Mario Graff

Heuristic Search and Natural Language Processing | Mario Graff

Heuristic Search and Natural Language Processing

August 07, 2024

Natural language processing (NLP) tasks such as identifying the polarity of a text, natural language inference, and named entity recognition can be defined as supervised learning problems. As expected, different Machine Learning (ML) techniques have been incorporated into the NLP field. Among these, one can find the usage of ensembles to improve the performance of single classifiers. However, in NLP, there is an extra ingredient to consider, which is the pre-trained models. One is faced with selecting the ML algorithms, the procedure to combine them, and the pre-trained models. Deciding the components that are the more suitable for solving a problem is a time-consuming and challenging task that depends on the user’s expertise; this decision problem gets more severe when the number of algorithms, combination schemes, and models increases, making it unfeasible to explore all the combinations. Under these conditions, one relies on search algorithms to choose the combination of these components that produce the best model. On the other hand, it is essential to mention that search algorithms are also used within the elements, e.g., they are used to estimate the parameters of the pre-trained models, estimate the weights of an artificial neural network or search for the text transformations and tokenizers used on the text.
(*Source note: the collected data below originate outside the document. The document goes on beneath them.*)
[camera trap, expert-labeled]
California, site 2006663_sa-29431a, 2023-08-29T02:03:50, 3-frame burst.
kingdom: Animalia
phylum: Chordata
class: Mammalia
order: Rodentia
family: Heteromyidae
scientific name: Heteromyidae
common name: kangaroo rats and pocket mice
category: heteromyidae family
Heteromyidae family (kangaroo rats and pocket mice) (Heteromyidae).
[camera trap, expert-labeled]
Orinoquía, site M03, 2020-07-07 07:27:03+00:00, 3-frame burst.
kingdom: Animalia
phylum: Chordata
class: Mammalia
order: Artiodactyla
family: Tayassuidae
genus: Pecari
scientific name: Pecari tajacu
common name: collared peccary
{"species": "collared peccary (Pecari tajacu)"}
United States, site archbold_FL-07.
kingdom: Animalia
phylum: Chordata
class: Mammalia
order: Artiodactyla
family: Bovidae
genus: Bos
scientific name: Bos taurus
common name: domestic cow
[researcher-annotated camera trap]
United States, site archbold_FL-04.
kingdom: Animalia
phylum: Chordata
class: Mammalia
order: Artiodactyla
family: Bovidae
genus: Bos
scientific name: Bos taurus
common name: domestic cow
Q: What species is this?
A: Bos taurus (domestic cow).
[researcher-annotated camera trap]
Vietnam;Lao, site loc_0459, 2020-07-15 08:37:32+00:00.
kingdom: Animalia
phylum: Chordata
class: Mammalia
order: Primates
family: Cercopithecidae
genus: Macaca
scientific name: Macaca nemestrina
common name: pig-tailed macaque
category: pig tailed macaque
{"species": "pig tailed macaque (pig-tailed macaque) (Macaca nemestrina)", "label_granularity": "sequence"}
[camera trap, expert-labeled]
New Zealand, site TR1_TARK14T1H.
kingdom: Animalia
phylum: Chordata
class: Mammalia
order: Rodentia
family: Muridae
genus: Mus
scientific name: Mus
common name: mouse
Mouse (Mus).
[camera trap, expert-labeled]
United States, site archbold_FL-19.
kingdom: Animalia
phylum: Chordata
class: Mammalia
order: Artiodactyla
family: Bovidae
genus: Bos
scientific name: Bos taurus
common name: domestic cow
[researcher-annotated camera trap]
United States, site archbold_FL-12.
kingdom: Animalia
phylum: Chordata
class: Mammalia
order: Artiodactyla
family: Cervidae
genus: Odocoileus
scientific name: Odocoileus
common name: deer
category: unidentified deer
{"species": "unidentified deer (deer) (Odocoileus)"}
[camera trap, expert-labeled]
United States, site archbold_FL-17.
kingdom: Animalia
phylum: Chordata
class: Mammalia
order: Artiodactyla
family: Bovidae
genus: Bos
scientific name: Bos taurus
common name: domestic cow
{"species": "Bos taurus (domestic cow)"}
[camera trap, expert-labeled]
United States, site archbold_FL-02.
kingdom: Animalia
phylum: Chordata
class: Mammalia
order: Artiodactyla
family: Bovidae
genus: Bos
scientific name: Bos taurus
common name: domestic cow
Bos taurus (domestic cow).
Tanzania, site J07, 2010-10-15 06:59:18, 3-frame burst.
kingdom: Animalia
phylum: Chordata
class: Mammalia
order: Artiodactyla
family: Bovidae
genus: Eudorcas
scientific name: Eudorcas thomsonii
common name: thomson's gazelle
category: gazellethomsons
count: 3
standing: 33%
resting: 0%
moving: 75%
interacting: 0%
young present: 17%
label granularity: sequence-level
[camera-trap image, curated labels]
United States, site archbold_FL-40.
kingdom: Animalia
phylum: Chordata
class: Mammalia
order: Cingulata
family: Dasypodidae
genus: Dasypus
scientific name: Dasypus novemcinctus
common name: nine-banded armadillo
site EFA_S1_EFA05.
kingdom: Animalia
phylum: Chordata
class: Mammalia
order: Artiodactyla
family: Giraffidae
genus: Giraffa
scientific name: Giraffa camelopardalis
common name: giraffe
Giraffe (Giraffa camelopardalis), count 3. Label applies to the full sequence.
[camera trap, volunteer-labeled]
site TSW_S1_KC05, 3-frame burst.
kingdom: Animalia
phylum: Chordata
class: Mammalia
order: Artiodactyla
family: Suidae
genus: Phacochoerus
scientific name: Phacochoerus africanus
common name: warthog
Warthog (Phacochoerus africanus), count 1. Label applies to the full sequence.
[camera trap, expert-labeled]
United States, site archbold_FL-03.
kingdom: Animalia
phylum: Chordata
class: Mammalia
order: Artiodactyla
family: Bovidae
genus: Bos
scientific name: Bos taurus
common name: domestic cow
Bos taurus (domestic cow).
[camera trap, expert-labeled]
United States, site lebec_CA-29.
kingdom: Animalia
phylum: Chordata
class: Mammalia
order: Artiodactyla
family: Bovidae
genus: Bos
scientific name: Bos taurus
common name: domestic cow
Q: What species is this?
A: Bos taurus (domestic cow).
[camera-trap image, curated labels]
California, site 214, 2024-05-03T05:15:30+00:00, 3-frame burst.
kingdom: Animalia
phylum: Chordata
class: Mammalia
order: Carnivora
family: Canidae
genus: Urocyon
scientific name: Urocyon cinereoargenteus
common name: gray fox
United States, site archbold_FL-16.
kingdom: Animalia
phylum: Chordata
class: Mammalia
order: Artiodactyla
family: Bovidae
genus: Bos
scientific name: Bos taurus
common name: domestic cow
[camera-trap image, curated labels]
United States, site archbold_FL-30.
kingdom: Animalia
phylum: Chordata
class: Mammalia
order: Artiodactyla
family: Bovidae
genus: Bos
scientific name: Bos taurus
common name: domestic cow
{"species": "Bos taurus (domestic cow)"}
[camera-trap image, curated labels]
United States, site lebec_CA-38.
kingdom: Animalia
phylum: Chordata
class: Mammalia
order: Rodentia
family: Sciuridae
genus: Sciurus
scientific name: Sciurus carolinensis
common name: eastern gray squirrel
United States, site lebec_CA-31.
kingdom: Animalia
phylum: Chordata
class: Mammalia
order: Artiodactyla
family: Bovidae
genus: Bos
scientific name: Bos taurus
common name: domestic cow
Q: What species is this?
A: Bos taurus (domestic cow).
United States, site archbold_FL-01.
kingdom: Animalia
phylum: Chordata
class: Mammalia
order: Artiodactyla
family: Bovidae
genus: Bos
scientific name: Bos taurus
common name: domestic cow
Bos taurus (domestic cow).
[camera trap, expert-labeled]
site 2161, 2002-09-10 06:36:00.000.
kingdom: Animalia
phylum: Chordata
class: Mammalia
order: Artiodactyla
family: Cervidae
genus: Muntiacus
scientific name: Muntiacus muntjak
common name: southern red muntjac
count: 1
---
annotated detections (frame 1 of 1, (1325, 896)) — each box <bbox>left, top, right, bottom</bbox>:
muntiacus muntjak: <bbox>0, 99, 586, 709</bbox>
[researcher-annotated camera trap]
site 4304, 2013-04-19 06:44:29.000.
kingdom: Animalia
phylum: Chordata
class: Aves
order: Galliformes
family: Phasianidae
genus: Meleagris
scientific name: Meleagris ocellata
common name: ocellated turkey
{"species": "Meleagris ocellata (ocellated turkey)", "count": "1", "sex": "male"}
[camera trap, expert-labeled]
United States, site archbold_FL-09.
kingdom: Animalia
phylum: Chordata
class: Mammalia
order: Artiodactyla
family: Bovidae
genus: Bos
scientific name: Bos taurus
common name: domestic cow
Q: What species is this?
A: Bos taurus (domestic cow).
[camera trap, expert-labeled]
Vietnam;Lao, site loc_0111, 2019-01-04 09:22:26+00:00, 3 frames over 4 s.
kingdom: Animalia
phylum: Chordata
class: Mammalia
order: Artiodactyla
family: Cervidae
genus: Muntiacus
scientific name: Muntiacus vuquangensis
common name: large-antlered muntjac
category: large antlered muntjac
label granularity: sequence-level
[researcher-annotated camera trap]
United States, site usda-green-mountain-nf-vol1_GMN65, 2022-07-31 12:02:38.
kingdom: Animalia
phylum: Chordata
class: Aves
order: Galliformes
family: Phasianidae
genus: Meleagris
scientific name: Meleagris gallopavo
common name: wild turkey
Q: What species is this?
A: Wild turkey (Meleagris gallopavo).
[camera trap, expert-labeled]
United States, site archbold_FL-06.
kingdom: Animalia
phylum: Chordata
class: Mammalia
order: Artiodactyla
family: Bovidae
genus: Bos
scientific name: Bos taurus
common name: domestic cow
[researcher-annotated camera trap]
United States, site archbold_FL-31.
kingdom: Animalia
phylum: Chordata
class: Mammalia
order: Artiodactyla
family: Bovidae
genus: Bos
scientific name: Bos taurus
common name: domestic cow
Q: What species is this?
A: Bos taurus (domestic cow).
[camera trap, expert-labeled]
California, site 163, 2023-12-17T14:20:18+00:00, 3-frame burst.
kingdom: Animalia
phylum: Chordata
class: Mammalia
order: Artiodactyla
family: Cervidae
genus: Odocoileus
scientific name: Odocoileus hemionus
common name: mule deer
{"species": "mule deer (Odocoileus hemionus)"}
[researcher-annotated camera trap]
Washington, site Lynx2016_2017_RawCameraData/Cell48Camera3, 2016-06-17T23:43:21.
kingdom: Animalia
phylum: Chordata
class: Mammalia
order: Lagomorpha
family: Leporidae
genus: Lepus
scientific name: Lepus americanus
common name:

This research line aims to understand and develop algorithms capable of selecting the combination of pre-trained models, ML techniques, and the procedure to combine them given an NLP task. As one would imagine, there are a plethora of research projects that fit in this research avenue; however, the interest is on the following specific project that has as a starting point the research described in EvoMSA: A Multilingual Evolutionary Approach for Sentiment Analysis.